McLean County Nursing Home sees financial rebound as its census grows
The McLean County Nursing Home has cost county government millions of dollars to run in recent years, and that has had the county's elected leaders concerned.
At one point, the county brought in a panel of experts to come up with ways to improve the facility. Several County Board members have suggested the county try to sell the facility.
But 2022 showed signs of a rebound.
The long-term care facility in Normal showed a $500,000 profit through the first 11 months of 2022. Much of that is due to federal COVID relief as the facility received about $1.2 million through the American Rescue Plan Act to help pay for contract staffing.
Nursing home administrator Tim Wiley, who has been on the job for just over a year, said the financial turnaround is also the result of attracting more residents, expanding rehab services, adding a hospice wing, and adding staff to improve care.
The facility’s census grew by 26% last year, based on the latest data available. Wiley said he expects a greater turnaround this year.
“It is absolutely sustainable,” Wiley said in an interview on WGLT’s Sound ideas. “It was getting some solid footing financially. It also allowed us to see some of the potential that is there to where in 2023, we are planning on that trajectory to continue.”
Wiley said the nursing home has cut expenses and is getting much better reimbursements for its Medicare and Medicaid residents. He said part of that was due to a new state law to boost funding for Medicaid-funded facilities.

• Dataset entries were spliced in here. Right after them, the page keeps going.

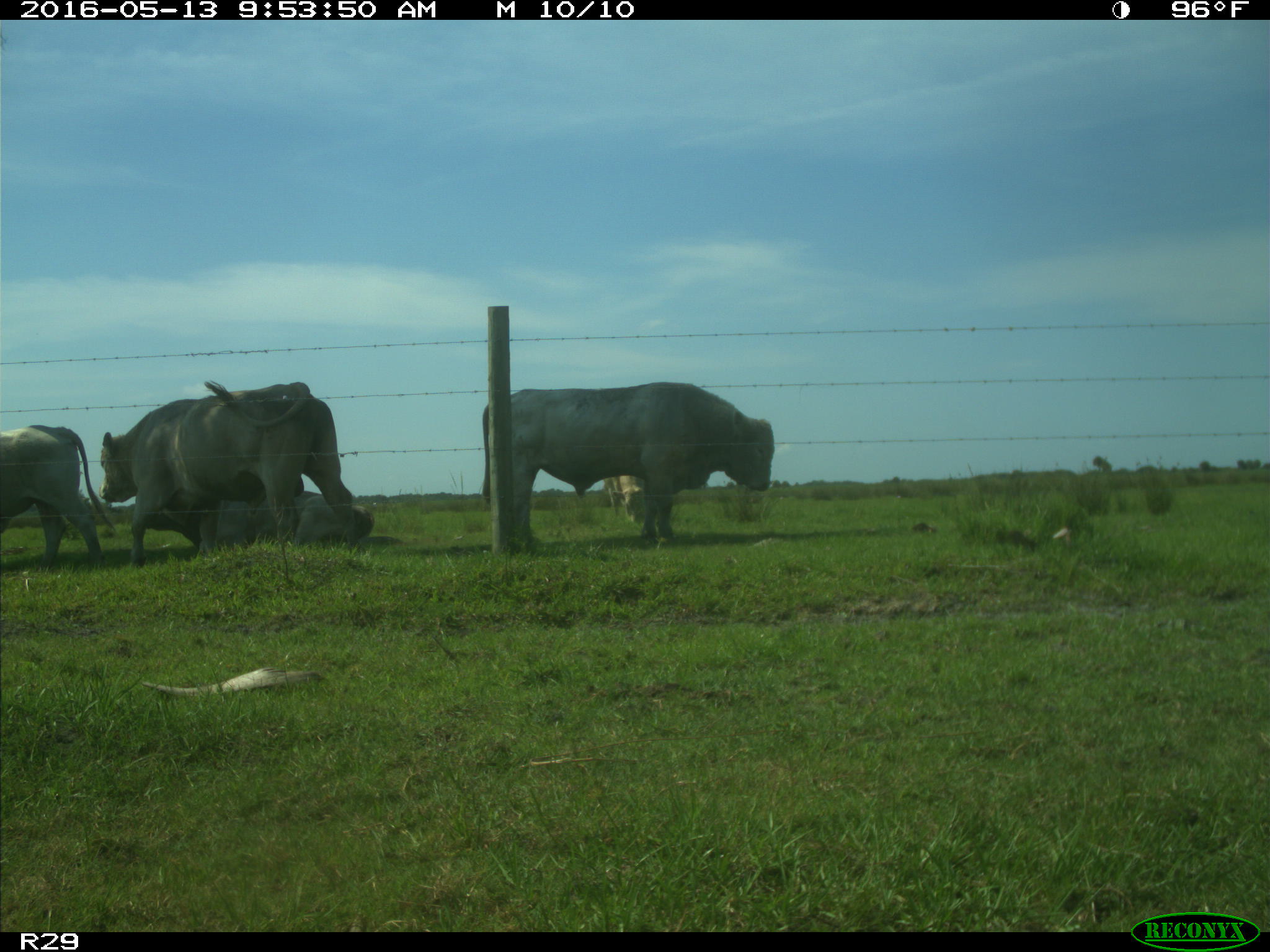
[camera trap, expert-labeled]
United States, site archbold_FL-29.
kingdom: Animalia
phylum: Chordata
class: Mammalia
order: Artiodactyla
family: Bovidae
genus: Bos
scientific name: Bos taurus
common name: domestic cow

“The other part of it is we are paying attention now to the documentation and the data we need to provide to them,” Wiley said. A vast majority of the nursing home’s residents are public pay.

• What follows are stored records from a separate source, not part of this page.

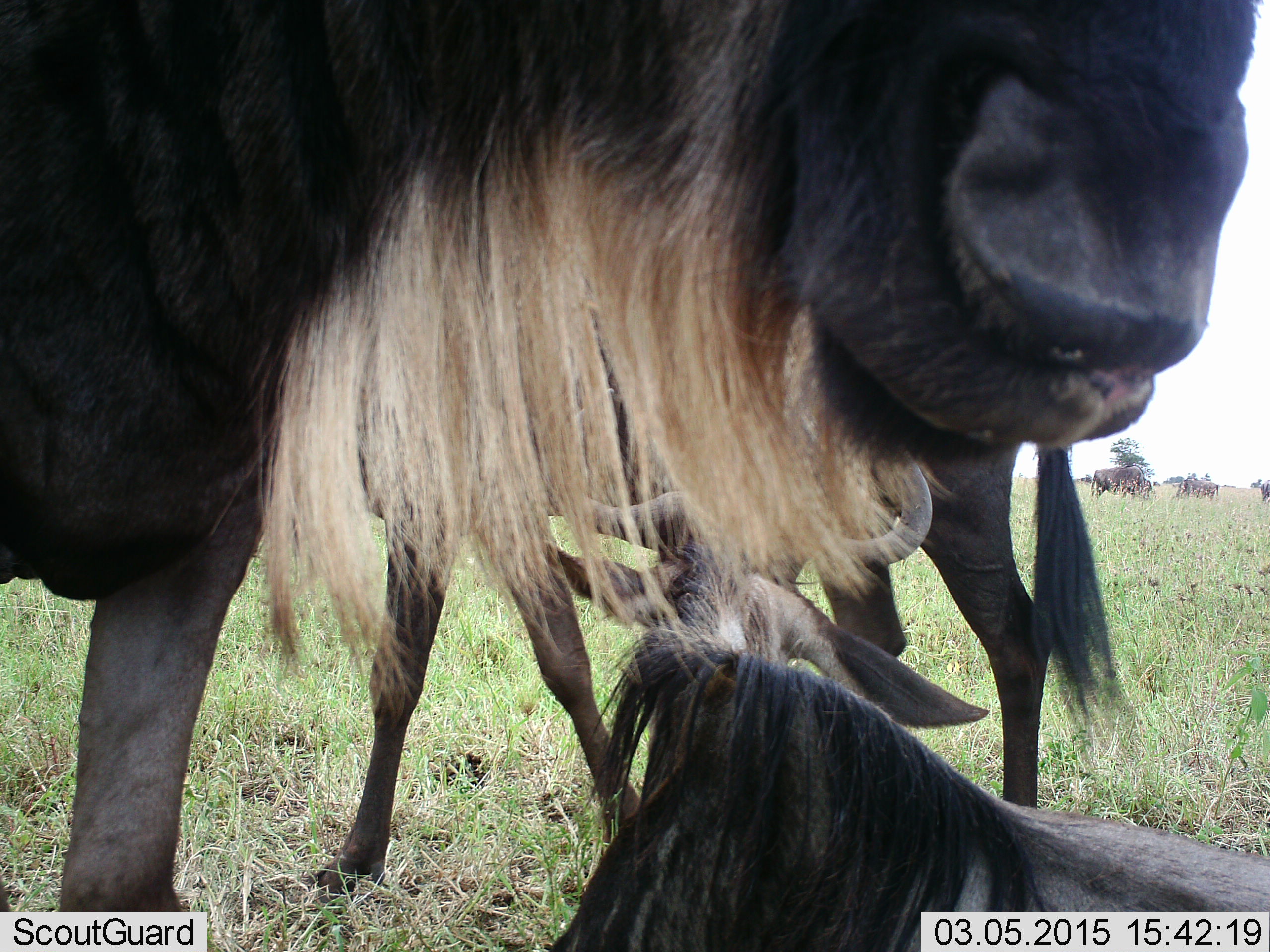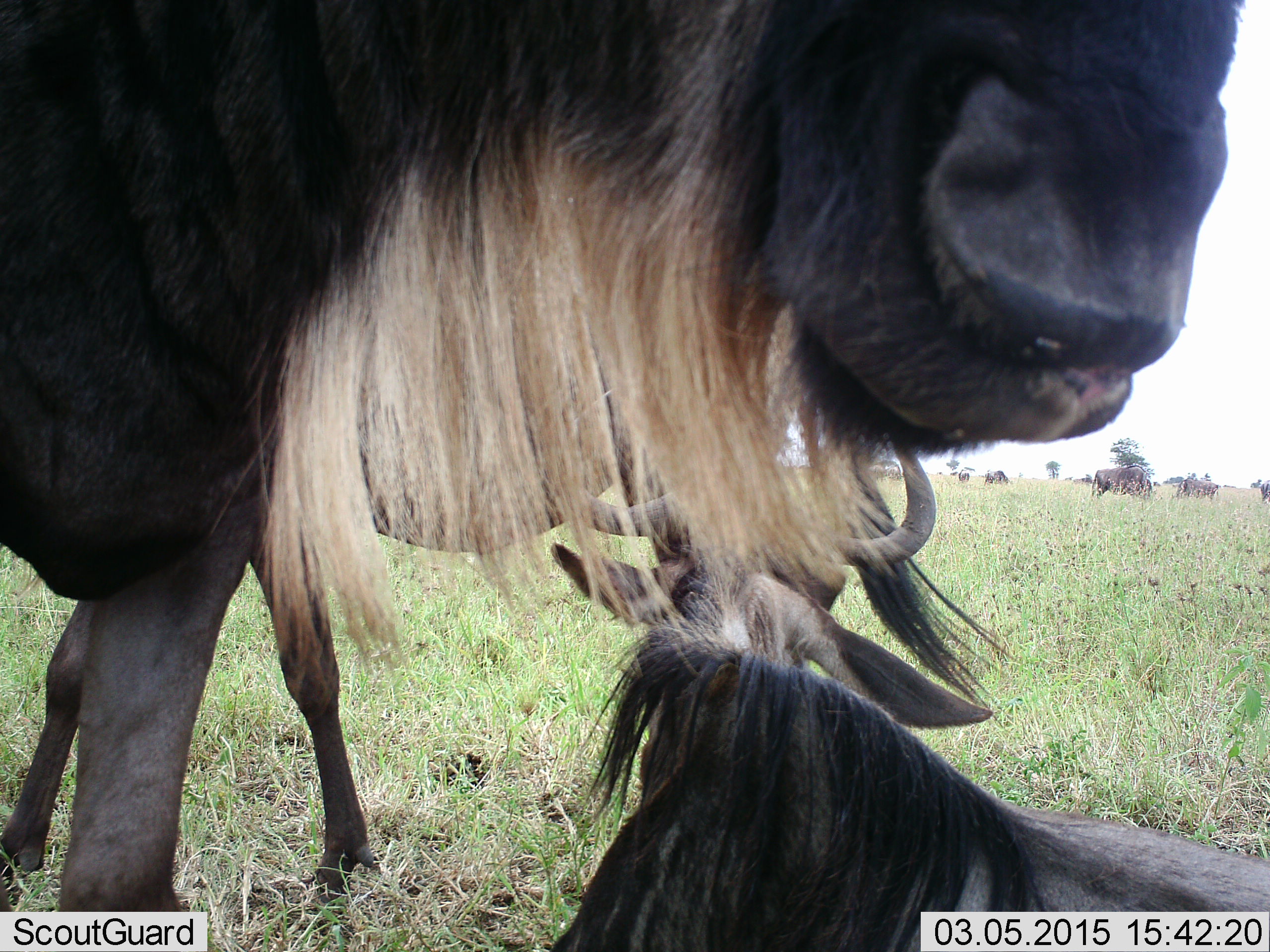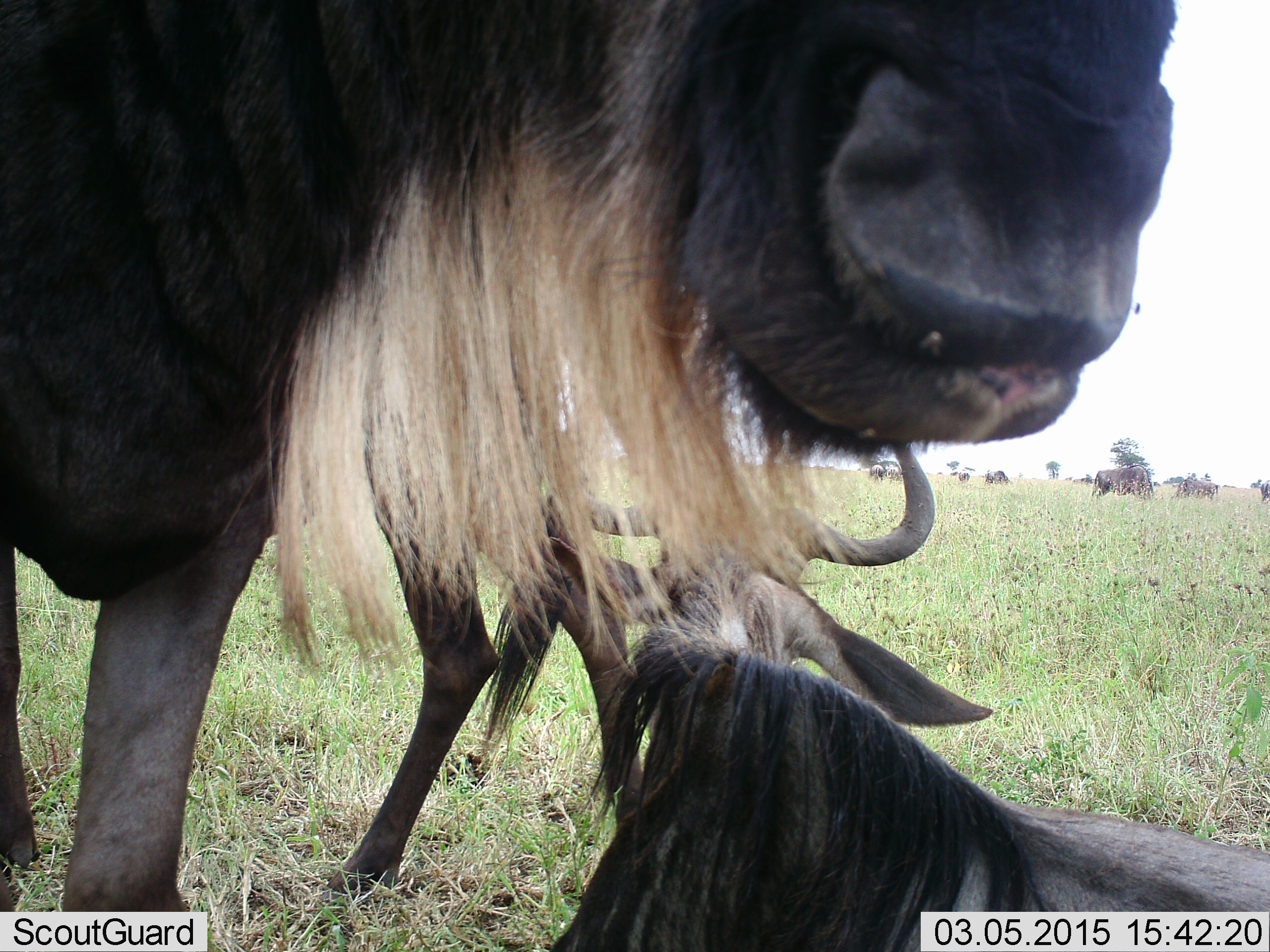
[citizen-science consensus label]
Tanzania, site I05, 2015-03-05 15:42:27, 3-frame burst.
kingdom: Animalia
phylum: Chordata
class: Mammalia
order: Artiodactyla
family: Bovidae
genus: Connochaetes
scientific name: Connochaetes taurinus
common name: blue wildebeest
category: wildebeest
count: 2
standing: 78%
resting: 89%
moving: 44%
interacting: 0%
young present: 11%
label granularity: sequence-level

Wiley said the county nursing home has increased staff to greatly the reduce the number of travel nurses needed to provide care. He said some travel nurses joined the staff when their temporary contracts expired. Wiley said at one point, the nursing home relied on costlier travel nurses to cover 57% of shifts last year. That number has been trimmed to 21%.

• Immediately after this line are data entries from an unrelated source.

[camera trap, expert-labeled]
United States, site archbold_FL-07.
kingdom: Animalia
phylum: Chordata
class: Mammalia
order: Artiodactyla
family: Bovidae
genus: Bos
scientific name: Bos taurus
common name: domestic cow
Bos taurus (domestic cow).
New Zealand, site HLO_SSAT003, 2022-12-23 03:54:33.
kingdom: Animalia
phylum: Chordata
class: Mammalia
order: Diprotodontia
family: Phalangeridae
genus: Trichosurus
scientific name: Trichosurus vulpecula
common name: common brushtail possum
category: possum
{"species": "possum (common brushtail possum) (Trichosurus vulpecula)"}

Wiley said the nursing home will explore whether it can reduce capacity to satisfy demand for more private rooms.
“Do we have room operationally to reduce our capacity and thus provide more private rooms for individuals, which will give us stronger market relevance. It will also help us with the staffing situation and customer service,” Wiley said.
Wiley said the nursing home has no plans to explore a facility expansion.